(Beginning of Raw data)
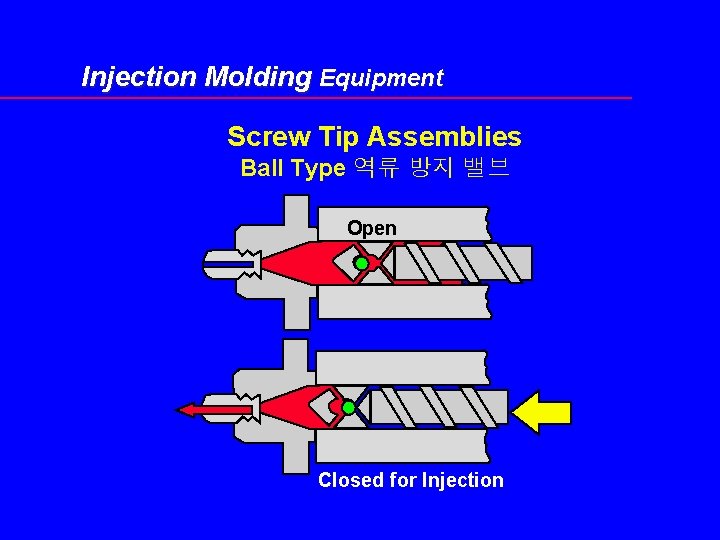 Injection Molding Equipment

Screw Tip Assemblies
Ball Type 역류 방지 밸브

Open

Closed for Injection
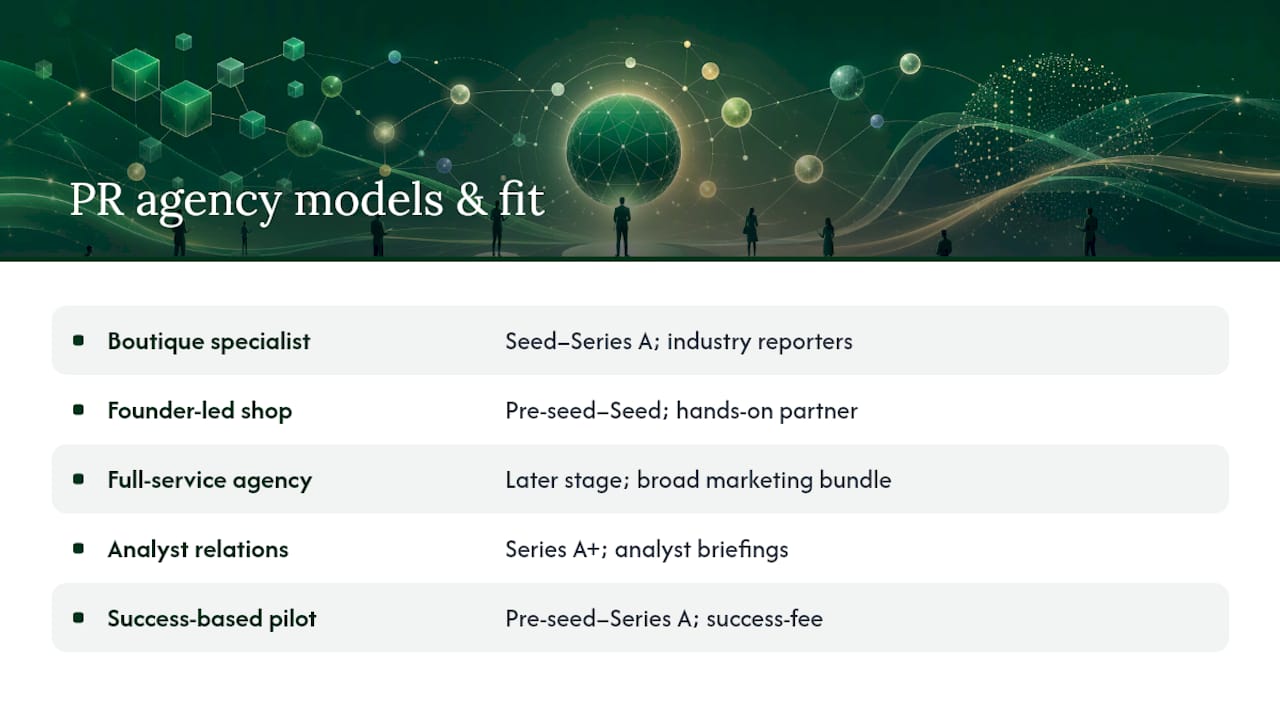 PR agency models & fit

• Boutique specialist
Seed–Series A; industry reporters

• Founder-led shop
Pre-seed–Seed; hands-on partner

• Full-service agency
Later stage; broad marketing bundle

• Analyst relations
Series A+; analyst briefings

• Success-based pilot
Pre-seed–Series A; success-fee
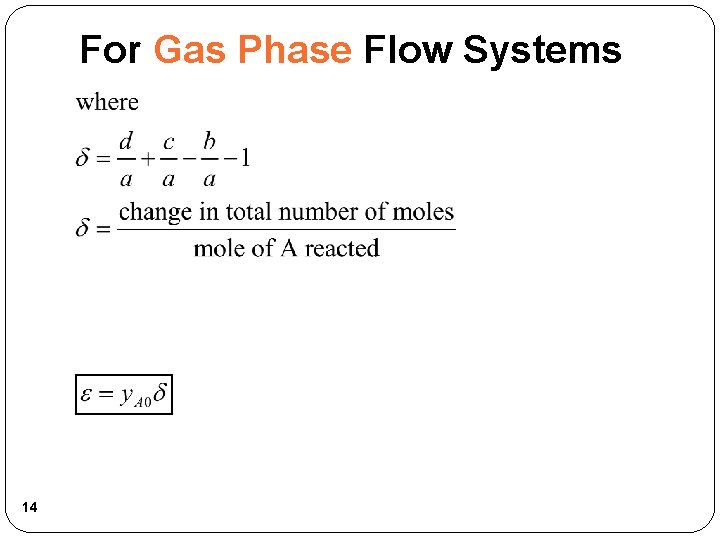 For Gas Phase Flow Systems

where

$\delta = \frac{d}{a} + \frac{c}{a} - \frac{b}{a} - 1$

$\delta = \frac{\text{change in total number of moles}}{\text{mole of A reacted}}$

$\varepsilon = y_{A0}\delta$

14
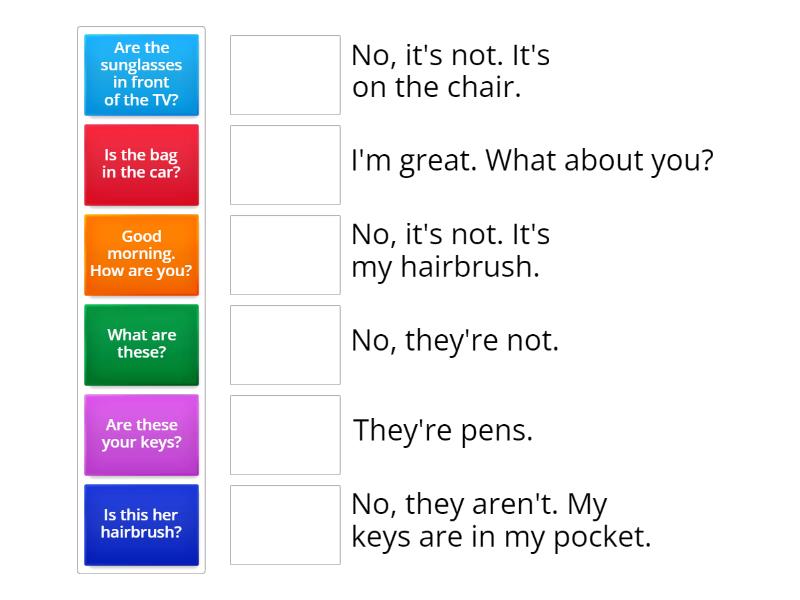 Are the sunglasses in front of the TV?

Is the bag in the car?

Good morning. How are you?

What are these?

Are these your keys?

Is this her hairbrush?

No, it's not. It's on the chair.

I'm great. What about you?

No, it's not. It's my hairbrush.

No, they're not.

They're pens.

No, they aren't. My keys are in my pocket.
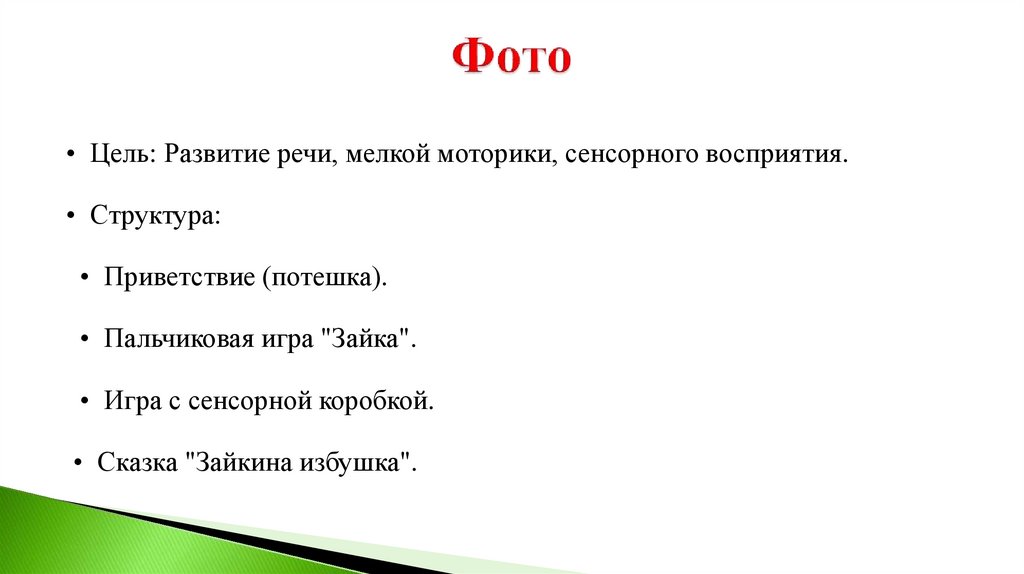 Фото

• Цель: Развитие речи, мелкой моторики, сенсорного восприятия.

• Структура:

• Приветствие (потешка).

• Пальчиковая игра "Зайка".

• Игра с сенсорной коробкой.

• Сказка "Зайкина избушка".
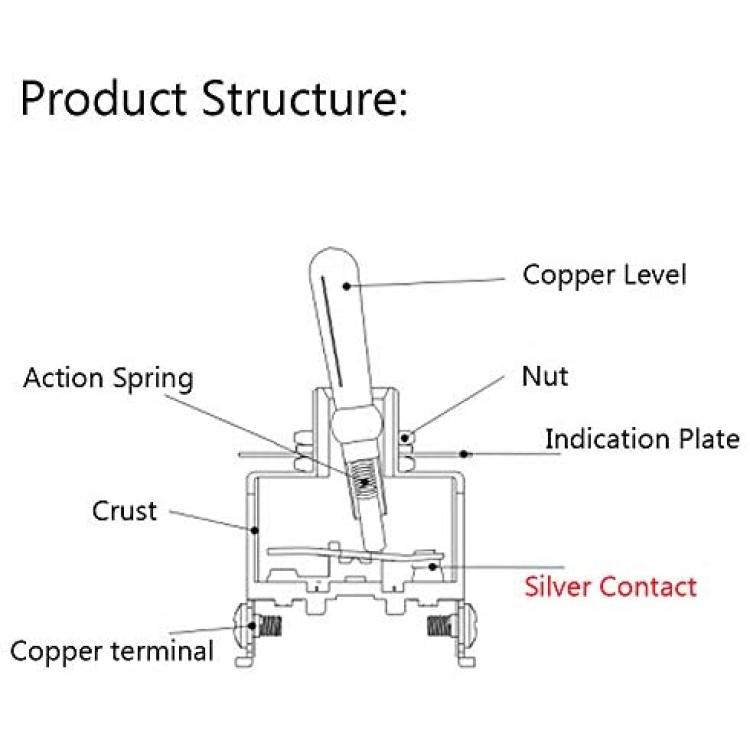 Product Structure:

Copper Level

Action Spring

Nut

Indication Plate

Crust

Silver Contact

Copper terminal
(End of Raw data)
Task requirements >> Using the data above, write out every line exactly, leaving the images behind.

Reply >>
 Injection Molding Equipment

Screw Tip Assemblies
Ball Type 역류 방지 밸브

Open

Closed for Injection
 PR agency models & fit

• Boutique specialist
Seed–Series A; industry reporters

• Founder-led shop
Pre-seed–Seed; hands-on partner

• Full-service agency
Later stage; broad marketing bundle

• Analyst relations
Series A+; analyst briefings

• Success-based pilot
Pre-seed–Series A; success-fee
 For Gas Phase Flow Systems

where

$\delta = \frac{d}{a} + \frac{c}{a} - \frac{b}{a} - 1$

$\delta = \frac{\text{change in total number of moles}}{\text{mole of A reacted}}$

$\varepsilon = y_{A0}\delta$

14
 Are the sunglasses in front of the TV?

Is the bag in the car?

Good morning. How are you?

What are these?

Are these your keys?

Is this her hairbrush?

No, it's not. It's on the chair.

I'm great. What about you?

No, it's not. It's my hairbrush.

No, they're not.

They're pens.

No, they aren't. My keys are in my pocket.
 Фото

• Цель: Развитие речи, мелкой моторики, сенсорного восприятия.

• Структура:

• Приветствие (потешка).

• Пальчиковая игра "Зайка".

• Игра с сенсорной коробкой.

• Сказка "Зайкина избушка".
 Product Structure:

Copper Level

Action Spring

Nut

Indication Plate

Crust

Silver Contact

Copper terminal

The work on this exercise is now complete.